Early Morning Snow Trees


Thursday, February 01, 2007

How Much Snow it Takes to Shut Down a Southern City


Here's the amount of snow it takes to shut down a city in the south. Snow events down here still surprise me even though I've lived here for 10 years. When I first moved here and witnessed the weathermen become celebrated prophets of the apocalypse on the local TV stations... I felt like an outsider at a tent revival. "Oh it's gonna snow...Oh expect an inch MAYBE more"....the locals were whipped into a frenzy--wondering how many days school and work would be closed, wondering how many bags of salt might be left at Home Deport and wondering if there was any milk and bread left at the store.


Milk and Bread are serious issues down here when there's a snow forecast. Southerners immediately rush to grocery stores, gas stations, and convenience stores to buy MILK and BREAD BEFORE ITS GONE AND THE SNOW AND ICE ARE HERE. Every native southerner seems to be tagged with this set of instruction in their neurons....GET THE MILK AND BREAD BEFORE THE SNOW AND ICE COMES.

Growing up in Chicago, I don't have this intrinsic neural tag stamped into me. In fact, I've actually experienced and lived to tell the story of not having MILK and/or BREAD for a 24 hour period and surviving. I've shared this knowledge with southerners--I've told them they too can and could survive without milk and bread....but they give me a glassy-eyed stare because what I'm saying is incomprehensible to them.

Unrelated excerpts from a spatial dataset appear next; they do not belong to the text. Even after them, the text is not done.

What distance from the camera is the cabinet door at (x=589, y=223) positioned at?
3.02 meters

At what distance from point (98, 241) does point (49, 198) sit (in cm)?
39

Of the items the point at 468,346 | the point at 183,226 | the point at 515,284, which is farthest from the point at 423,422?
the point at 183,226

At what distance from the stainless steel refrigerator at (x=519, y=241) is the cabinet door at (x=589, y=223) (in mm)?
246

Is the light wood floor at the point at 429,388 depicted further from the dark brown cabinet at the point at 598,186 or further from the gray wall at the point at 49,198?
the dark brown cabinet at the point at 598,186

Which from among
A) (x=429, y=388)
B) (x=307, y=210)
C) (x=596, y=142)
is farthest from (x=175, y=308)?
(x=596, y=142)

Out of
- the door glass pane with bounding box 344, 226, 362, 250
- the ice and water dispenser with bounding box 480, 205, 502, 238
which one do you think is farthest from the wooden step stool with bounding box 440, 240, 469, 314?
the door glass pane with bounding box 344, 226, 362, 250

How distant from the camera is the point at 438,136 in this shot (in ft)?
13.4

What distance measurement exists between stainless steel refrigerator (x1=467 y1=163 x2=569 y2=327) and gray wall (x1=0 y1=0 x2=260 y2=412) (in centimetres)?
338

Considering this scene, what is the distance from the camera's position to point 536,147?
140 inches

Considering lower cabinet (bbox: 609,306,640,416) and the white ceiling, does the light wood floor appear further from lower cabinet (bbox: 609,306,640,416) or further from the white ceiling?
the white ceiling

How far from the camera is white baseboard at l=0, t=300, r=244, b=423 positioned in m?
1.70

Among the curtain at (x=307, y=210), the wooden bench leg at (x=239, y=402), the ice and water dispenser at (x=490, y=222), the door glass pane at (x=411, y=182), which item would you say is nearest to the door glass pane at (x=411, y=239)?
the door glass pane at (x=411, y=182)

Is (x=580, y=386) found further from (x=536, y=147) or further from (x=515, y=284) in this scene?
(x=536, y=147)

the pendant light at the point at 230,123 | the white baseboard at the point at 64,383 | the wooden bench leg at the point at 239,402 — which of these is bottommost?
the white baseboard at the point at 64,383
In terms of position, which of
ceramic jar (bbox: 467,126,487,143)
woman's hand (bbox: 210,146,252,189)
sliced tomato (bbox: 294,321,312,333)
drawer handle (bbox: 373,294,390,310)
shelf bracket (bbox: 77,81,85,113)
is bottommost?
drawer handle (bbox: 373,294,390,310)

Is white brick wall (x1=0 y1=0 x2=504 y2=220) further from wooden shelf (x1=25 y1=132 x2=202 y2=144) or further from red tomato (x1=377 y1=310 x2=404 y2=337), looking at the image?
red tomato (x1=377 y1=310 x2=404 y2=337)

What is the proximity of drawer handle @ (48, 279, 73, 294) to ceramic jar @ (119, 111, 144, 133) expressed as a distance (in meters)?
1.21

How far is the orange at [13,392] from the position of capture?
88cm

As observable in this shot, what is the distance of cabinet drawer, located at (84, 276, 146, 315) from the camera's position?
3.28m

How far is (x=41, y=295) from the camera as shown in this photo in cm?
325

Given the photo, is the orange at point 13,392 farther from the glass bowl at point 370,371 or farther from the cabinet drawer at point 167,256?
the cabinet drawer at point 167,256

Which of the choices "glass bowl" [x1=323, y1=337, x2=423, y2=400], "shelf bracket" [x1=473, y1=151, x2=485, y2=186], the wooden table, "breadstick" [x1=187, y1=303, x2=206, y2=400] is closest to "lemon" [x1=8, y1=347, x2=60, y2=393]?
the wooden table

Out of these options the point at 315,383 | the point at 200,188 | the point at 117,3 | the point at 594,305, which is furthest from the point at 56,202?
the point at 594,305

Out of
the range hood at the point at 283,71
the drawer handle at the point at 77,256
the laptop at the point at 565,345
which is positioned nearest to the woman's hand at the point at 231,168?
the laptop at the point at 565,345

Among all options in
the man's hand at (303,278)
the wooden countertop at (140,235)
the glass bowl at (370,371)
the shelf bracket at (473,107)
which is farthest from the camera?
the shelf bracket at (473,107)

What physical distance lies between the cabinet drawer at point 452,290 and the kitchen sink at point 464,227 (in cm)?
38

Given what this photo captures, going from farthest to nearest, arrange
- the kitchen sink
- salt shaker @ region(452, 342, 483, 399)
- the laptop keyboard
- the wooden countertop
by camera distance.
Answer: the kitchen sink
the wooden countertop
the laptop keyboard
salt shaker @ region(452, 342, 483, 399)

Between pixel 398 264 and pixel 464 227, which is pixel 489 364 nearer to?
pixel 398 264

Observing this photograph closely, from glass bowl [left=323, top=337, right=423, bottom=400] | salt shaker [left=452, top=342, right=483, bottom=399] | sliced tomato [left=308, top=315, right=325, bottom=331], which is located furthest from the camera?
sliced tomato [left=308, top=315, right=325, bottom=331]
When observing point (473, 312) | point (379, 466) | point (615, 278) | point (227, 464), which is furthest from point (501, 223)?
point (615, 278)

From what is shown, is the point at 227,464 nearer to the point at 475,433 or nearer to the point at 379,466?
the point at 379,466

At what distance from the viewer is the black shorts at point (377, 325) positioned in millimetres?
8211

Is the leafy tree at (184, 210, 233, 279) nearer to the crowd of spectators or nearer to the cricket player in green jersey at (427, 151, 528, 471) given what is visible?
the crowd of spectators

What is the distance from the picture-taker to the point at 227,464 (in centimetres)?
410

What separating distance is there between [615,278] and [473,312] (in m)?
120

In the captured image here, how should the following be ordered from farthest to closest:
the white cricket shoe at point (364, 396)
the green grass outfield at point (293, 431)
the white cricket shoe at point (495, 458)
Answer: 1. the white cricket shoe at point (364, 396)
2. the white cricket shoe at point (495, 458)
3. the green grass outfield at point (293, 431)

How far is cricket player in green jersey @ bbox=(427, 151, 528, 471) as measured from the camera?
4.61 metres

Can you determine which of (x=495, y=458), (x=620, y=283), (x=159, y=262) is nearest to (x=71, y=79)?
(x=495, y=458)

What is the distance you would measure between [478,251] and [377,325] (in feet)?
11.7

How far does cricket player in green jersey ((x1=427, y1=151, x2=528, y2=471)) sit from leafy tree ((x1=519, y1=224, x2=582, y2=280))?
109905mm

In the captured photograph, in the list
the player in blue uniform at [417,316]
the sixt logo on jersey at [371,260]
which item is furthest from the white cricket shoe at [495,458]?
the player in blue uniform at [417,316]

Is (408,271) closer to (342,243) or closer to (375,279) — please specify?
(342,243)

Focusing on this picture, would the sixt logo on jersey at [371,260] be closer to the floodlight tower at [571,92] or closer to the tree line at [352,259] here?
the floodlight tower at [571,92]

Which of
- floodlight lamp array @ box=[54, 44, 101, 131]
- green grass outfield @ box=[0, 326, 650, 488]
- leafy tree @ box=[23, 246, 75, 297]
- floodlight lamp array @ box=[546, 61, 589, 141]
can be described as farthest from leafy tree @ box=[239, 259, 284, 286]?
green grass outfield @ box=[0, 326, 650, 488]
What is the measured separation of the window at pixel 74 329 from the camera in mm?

But you know what? The longer I live here...the more I join in....why not? It's actually fun....I send my husband emails.....STOP AT THE STORE AND GET BREAD AND MILK ON YOUR WAY HOME BEFORE THEY ARE ALL OUT.... I stop at the video store and fill the movie prescription: one romance, one comedy, one really stupid comedy, one action adventure. I make sure we have cookie dough and hot chocolate....I pull out the "WINTER BOX"...the one that has our entire stock of gloves, hats, and scarves.

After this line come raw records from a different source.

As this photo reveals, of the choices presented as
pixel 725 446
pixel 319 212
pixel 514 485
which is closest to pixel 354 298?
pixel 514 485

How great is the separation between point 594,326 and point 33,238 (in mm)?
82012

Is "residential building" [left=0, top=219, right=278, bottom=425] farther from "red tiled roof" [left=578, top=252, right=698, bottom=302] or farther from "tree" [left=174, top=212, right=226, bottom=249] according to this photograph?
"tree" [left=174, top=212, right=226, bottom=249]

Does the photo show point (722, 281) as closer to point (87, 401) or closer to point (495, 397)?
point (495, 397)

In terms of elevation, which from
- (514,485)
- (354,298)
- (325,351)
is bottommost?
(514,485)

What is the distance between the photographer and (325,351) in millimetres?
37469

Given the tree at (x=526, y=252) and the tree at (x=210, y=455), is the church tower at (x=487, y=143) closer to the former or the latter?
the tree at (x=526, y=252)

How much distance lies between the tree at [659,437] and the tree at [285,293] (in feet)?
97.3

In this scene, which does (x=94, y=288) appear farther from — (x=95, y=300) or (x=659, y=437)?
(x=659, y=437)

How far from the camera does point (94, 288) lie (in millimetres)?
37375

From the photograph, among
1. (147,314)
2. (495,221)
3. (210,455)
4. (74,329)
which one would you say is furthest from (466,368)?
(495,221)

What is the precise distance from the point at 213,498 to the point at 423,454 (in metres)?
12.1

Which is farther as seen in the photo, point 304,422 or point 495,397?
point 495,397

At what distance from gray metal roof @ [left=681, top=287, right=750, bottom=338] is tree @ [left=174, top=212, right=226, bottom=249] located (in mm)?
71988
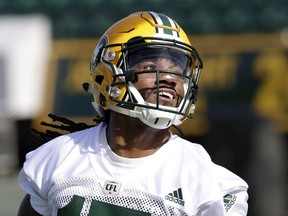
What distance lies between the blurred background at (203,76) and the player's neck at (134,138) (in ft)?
13.3

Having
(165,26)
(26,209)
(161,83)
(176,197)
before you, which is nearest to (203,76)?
(26,209)

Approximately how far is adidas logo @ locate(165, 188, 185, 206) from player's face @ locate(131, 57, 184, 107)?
0.98 feet

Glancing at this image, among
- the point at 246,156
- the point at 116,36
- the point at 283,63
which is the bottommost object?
the point at 246,156

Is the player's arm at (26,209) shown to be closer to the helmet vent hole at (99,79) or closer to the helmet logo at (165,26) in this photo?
the helmet vent hole at (99,79)

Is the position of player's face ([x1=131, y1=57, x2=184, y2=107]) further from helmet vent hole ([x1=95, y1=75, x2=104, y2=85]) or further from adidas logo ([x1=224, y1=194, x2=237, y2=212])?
adidas logo ([x1=224, y1=194, x2=237, y2=212])

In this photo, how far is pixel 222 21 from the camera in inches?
384

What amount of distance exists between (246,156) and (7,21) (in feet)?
12.8

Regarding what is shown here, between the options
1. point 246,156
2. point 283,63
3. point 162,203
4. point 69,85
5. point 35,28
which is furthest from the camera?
point 35,28

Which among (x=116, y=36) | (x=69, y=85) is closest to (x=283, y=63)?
(x=69, y=85)

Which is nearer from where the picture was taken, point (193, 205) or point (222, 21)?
point (193, 205)

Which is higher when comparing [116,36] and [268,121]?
[116,36]

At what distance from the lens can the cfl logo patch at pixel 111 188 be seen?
10.3 ft

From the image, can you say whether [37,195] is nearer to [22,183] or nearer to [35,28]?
[22,183]

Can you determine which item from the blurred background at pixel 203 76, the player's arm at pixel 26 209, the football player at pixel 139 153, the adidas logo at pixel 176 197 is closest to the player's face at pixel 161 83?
the football player at pixel 139 153
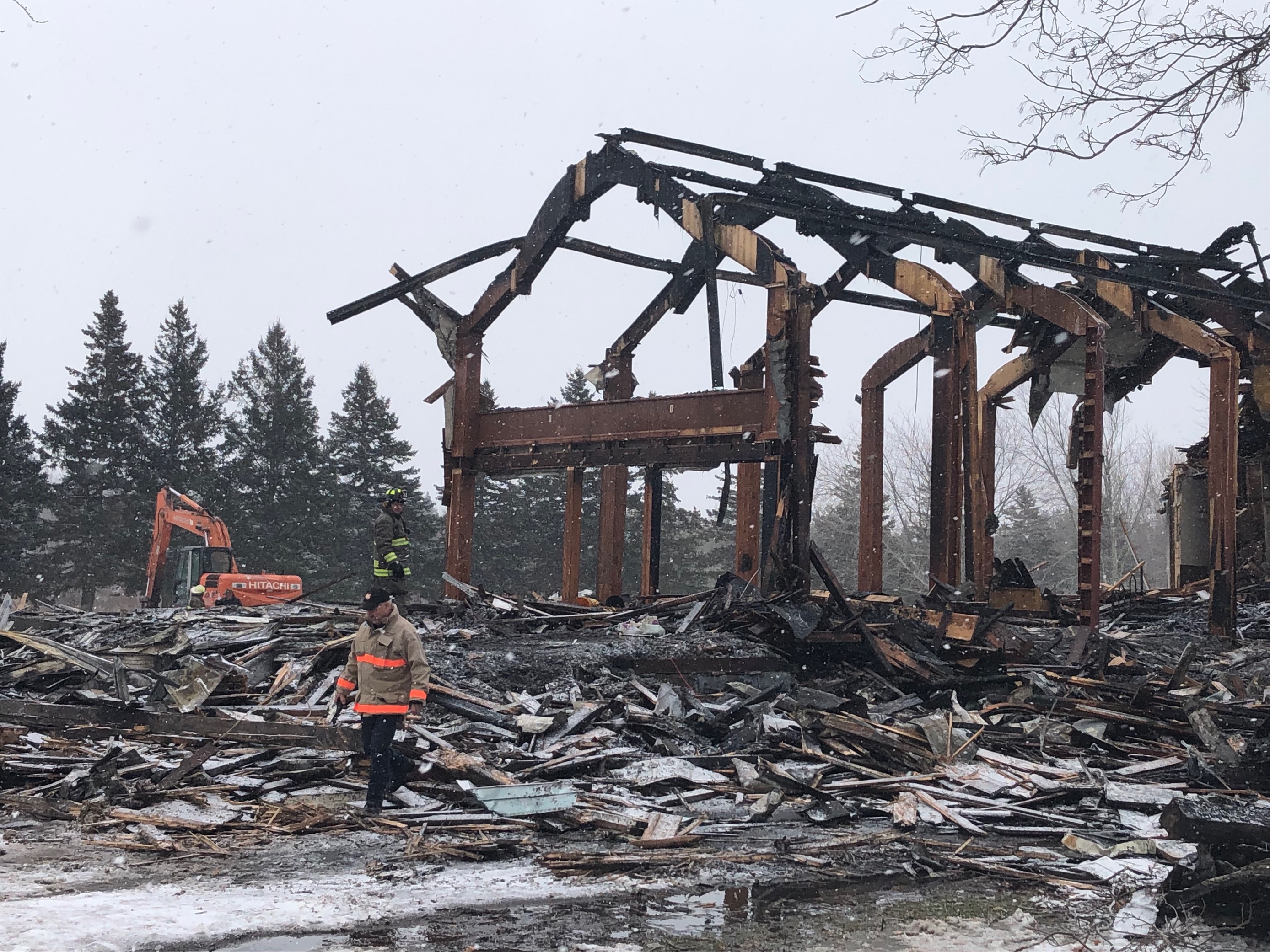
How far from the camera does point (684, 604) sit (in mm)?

And let's face it...there are advantages to southern snow....you don't have to shovel it. You just sit in your house, look at the pretty view, drink your hot chocolate, and wait for it to melt.

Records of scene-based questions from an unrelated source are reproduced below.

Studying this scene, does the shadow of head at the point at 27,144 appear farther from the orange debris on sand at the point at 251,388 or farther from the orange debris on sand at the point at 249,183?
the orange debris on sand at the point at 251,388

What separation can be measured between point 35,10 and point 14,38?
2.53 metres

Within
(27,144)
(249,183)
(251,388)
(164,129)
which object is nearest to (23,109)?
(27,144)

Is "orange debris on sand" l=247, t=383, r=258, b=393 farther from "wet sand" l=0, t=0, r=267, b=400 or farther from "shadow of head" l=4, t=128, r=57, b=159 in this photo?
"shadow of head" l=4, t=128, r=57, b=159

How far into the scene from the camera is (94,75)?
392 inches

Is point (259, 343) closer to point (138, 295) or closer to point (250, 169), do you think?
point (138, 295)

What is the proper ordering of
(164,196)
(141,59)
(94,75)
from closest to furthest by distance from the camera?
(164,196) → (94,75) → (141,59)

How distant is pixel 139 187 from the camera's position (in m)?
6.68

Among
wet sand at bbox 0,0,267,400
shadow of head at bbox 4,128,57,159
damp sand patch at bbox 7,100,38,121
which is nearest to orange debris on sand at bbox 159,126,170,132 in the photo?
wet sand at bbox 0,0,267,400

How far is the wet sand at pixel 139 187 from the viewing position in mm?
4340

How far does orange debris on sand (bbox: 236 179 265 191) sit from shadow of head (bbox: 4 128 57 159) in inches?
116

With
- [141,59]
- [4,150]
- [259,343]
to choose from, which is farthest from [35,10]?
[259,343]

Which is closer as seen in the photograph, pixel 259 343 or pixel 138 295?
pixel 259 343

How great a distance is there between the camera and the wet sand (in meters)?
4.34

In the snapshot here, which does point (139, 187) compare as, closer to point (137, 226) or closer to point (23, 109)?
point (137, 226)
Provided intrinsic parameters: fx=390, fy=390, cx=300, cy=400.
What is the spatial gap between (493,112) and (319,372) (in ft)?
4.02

It's almost noon here...and that's exactly what happened. But the weathermen are frothing on TV right now...trying to sustain the movement...put the fear o'snow and ice right where it belongs in our heart.......saying in about 3-4 hours we're going to get SLEET.....Lordy what could be worse than combining SNOW AND ICE!....My teen boys, both home, are estactic. Another day off from work/school....I'm sending them forth to grocery store and to the video store to replenish our supplies in this window of opportunity....after all we want to make sure want we don't run out of...that's right...you know it...come raise your hands and shout it.....BREAD AND MILK!